Berfokus pada pelanggar, tentu saja, sangat tepat. Memang, itu telah
menjadi praktik standar sepanjang sejarah kriminologi. Kita perlu memahami apa
yang menyebabkan beberapa orang melanggar hukum sementara lain sesuai
dengan tuntutannya. Namun, motivasi atau pribadi karakteristik itu sendiri tidak
menjelaskan mengapa pelanggar melanggar hukum pada suatu waktu tetapi tidak
pada waktu lain, atau di suatu tempat tetapi tidak pada tempat lain. Di dalam
dengan kata lain, motivasi dan karakteristik pribadi pelaku tidak dapat
menjelaskan mengapa mereka melakukan kejahatan tertentu pada waktu tertentu
dan tempat. Ada faktor lain yang ikut bermain, dan faktor itu adalah ada atau tidak
adanya peluang kriminal.
Tanpa semacam peluang kriminal, bahkan yang paling biasa kriminal
karir tidak dapat melakukan kejahatan.

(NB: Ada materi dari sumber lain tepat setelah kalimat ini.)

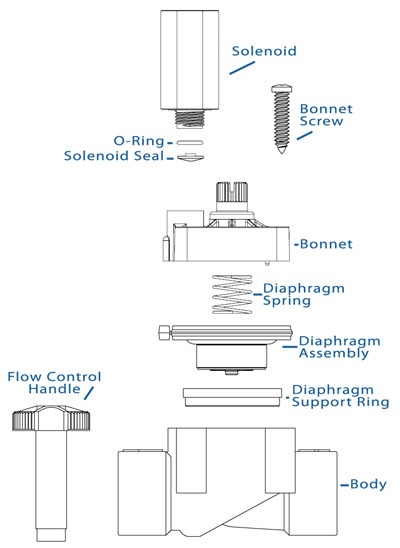 Solenoid

Bonnet Screw

O-Ring

Solenoid Seal

Bonnet

Diaphragm Spring

Diaphragm Assembly

Flow Control Handle

Diaphragm Support Ring

Body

Perampok bank tidak bisa merampok bank
jika tidak ada bank yang tersedia, dan penggelapan bank tidak dapat
menggelapkan jika mereka tidak memiliki pekerjaan di bank. Bank memberikan
peluang untuk keduanya perampok bank dan penggelapan bank. Dengan
demikian, untuk memahami kejahatan diperlukan analisis dari kedua pelaku dan
peluang mereka. Di bab berikutnya, kami mengambil topik peluang kriminal
kerah putih.
Tentu saja, kami bukan orang pertama yang menyadari bahwa peluang
memainkan peran peran dalam pelanggaran kerah putih. Semua pendekatan
teoretis yang kami telah dibahas dalam bab ini memiliki sesuatu untuk dikatakan
tentang peluang,tetapi pendekatan terhadap peluang lebih luas dan kurang
terfokus daripada yang dianjurkan di sini. Misalnya, Coleman secara eksplisit
memasukkan peluang ke dalam teorinya tetapi, baginya, peluang adalah
ditemukan dalam struktur kapitalisme dan tidak begitu banyak dalam detail
karakteristik industri dan pekerjaan.